Fifteen-year-old Fern arrives at the home in the sweltering summer of 1970, pregnant, terrified and alone. Under the watchful eye of the stern Miss Wellwood, she meets a dozen other girls in the same predicament. There’s Rose, a hippie who insists she’s going to find a way to keep her baby and escape to a commune. And Zinnia, a budding musician who plans to marry her baby’s father. And Holly, a wisp of a girl, barely fourteen, mute and pregnant by no-one-knows-who.
Everything the girls eat, every moment of their waking day, and everything they’re allowed to talk about is strictly controlled by adults who claim they know what’s best for them. Then Fern meets a librarian who gives her an occult book about witchcraft, and power is in the hands of the girls for the first time in their lives. But power can destroy as easily as it creates, and it’s never given freely. There’s always a price to be paid...and it’s usually paid in blood.

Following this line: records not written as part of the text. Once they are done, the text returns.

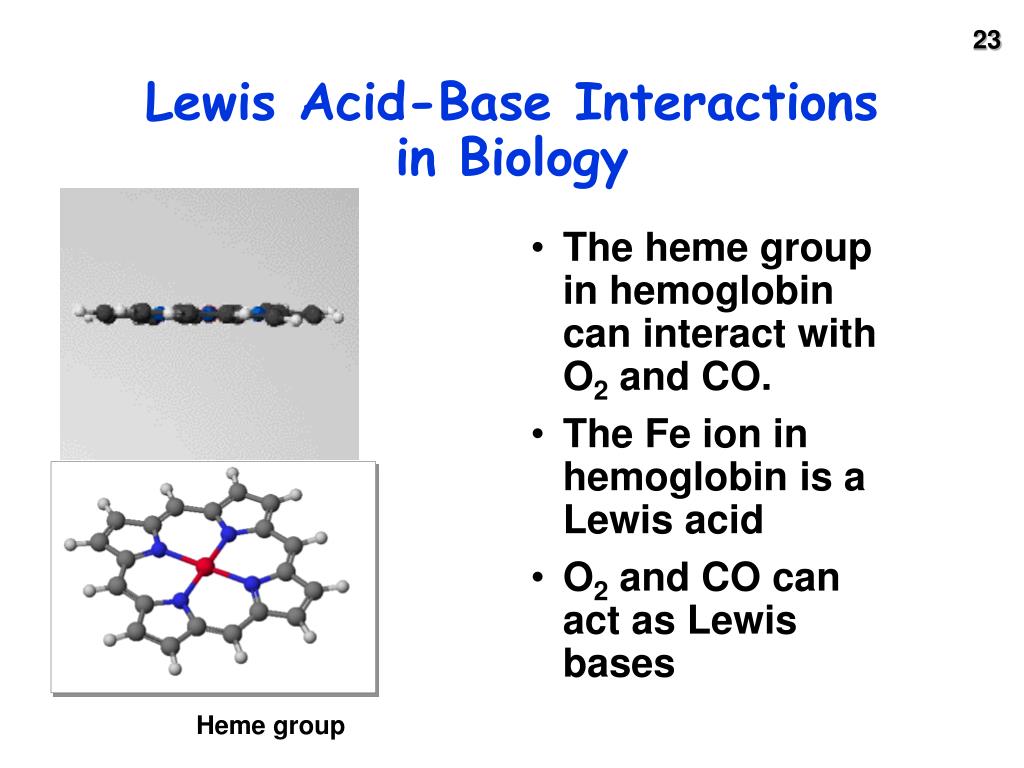 23

Lewis Acid-Base Interactions in Biology

• The heme group in hemoglobin can interact with $O_2$ and CO.
• The Fe ion in hemoglobin is a Lewis acid
• $O_2$ and CO can act as Lewis bases

Heme group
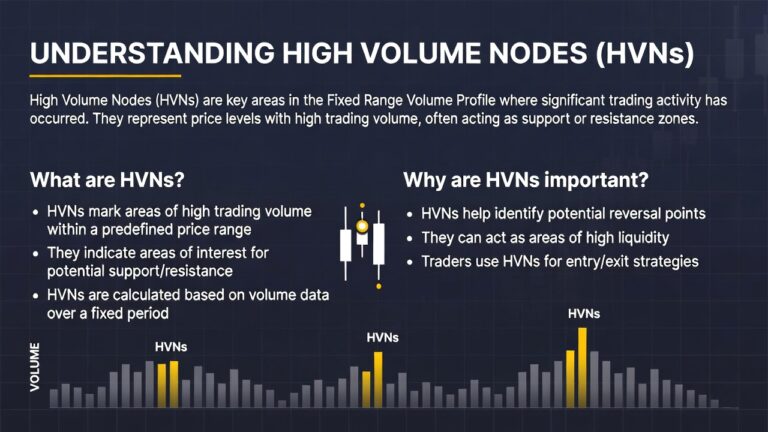 UNDERSTANDING HIGH VOLUME NODES (HVNs)

High Volume Nodes (HVNs) are key areas in the Fixed Range Volume Profile where significant trading activity has occurred. They represent price levels with high trading volume, often acting as support or resistance zones.

What are HVNs?

• HVNs mark areas of high trading volume within a predefined price range
• They indicate areas of interest for potential support/resistance
• HVNs are calculated based on volume data over a fixed period

Why are HVNs important?

• HVNs help identify potential reversal points
• They can act as areas of high liquidity
• Traders use HVNs for entry/exit strategies

VOLUME

HVNs

HVNs

HVNs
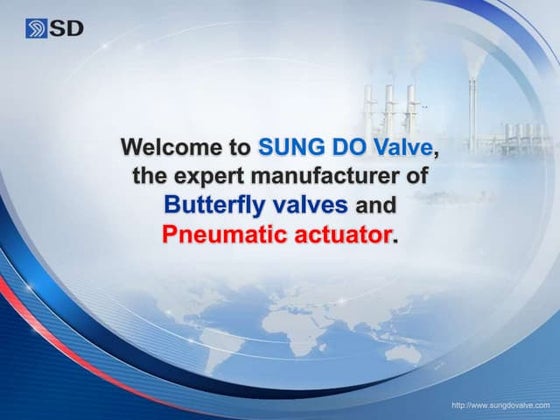 SD

Welcome to SUNG DO Valve, the expert manufacturer of Butterfly valves and Pneumatic actuator.

http://www.sungdovalve.com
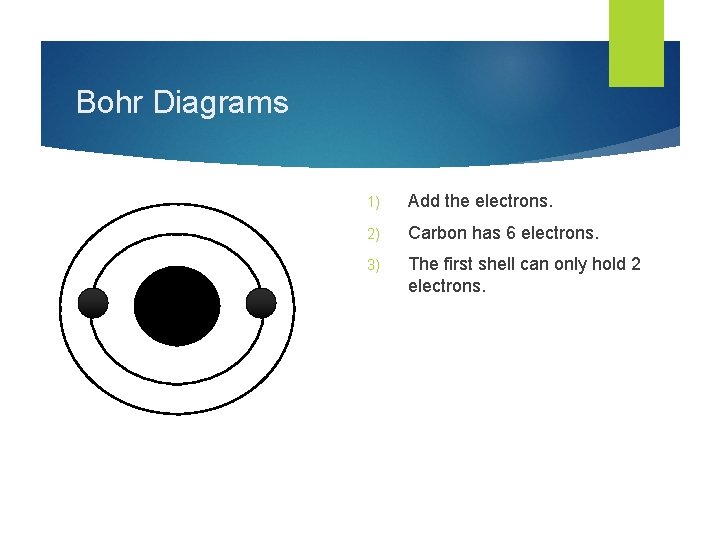 Bohr Diagrams

1) Add the electrons.

2) Carbon has 6 electrons.

3) The first shell can only hold 2 electrons.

In Witchcraft for Wayward Girls, the author of How to Sell a Haunted House and The Final Girl Support Group delivers another searing, completely original novel and further cements his status as a “horror master” (NPR).
PUBLISHERS WEEKLY
Scares take a backseat to interpersonal drama in the fun latest from bestseller Hendrix (How to Sell a Haunted House). Neva is only 15 when she's dropped off at the Home for Unwed Mothers to weather the final months of her pregnancy among strangers. In 1970, there's nothing more shameful than being an unmarried, pregnant teenager, and the mistress and doctors of the home, who rename her Fern, treat her like trash. With only the tentative friendships of the other pregnant girls, Fern turns to a book from a traveling library for comfort: How to be a Groovy Witch. The book initially seems silly, but when Fern and her friends try a spell, the magic actually works, giving them a shred of power in their helpless situations. They initially dabble in only minor magic, like a spell to relieve their morning sickness—until one of their makeshift coven reveals the danger she and her unborn child are in. Now Fern must weigh protecting her friend with the dark price of witchcraft that might destroy her. The fantastical horror elements are uncharacteristically few and the pace occasionally drags, but Hendrix perfectly captures the girls' youth and loss of innocence, as well as the power of their friendships. This is sure to be another hit for Hendrix.